OpenPGP is a message format standard, not an architecture standard. Since they are doing a instant messaging thing, there is no particular reason they couldn't do forward secrecy. They could even do a hash ratchet and call the result a double ratchet if they really wanted to. It would probably be more reasonable to do something a bit less obsessive and just make it so that the user can more securely delete their messages in the face of device compromise in an instant messaging environment.

woodruffw 15 hours ago | parent [-]

"Architecturally" refers to the architecture of OpenPGP's message and certificate formats, not some kind of architectural standard. You can see Delta Chat's own community struggle with this[1]: unbounded certificate growth doesn't mesh well with acceptable rotation periods for ephemeral keys.
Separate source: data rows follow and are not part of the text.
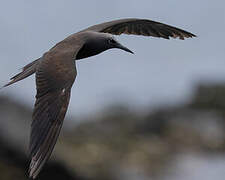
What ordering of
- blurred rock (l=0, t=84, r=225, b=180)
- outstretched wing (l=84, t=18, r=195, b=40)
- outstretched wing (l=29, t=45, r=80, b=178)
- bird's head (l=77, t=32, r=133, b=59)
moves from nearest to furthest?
1. outstretched wing (l=29, t=45, r=80, b=178)
2. bird's head (l=77, t=32, r=133, b=59)
3. outstretched wing (l=84, t=18, r=195, b=40)
4. blurred rock (l=0, t=84, r=225, b=180)

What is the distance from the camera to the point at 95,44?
1067 cm

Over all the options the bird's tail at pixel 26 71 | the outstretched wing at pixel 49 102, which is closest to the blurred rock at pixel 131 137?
the bird's tail at pixel 26 71

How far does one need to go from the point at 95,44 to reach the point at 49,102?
1403 mm

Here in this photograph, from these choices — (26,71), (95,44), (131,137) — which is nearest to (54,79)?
(26,71)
There's also the problem of OpenPGP implementations encrypting to all subkeys instead of the "latest" one, which of course blows a hole in the FS property.

[1]: https://support.delta.chat/t/autocrypt-key-rotation/2936

upofadown 6 hours ago | parent [-]

The Delta Chat issue with subkeys seems to be an Autocrypt thing. Most OpenPGP implementations will encrypt with the latest encryption key.

Which brings up a point I suppose. Delta Chat is not really doing OpenPGP. They are mostly doing Autocrypt. Autocrypt was an attempt to do encrypted email without the bother of identity verification. It has always seemed like a bad idea to me. The Delta Chat project ended up adding identity verification on top of Autocrypt.

woodruffw 4 hours ago | parent [-]

They don’t seem to think it’s an Autocrypt thing; they seem to think it’s an issue with certificates being de facto append-only. Also, “most” is not acceptable —- if even a small percentage of Signal clients had this kind of FS-breaking bug it’d be considered a significant vulnerability. We should demand better than “most.”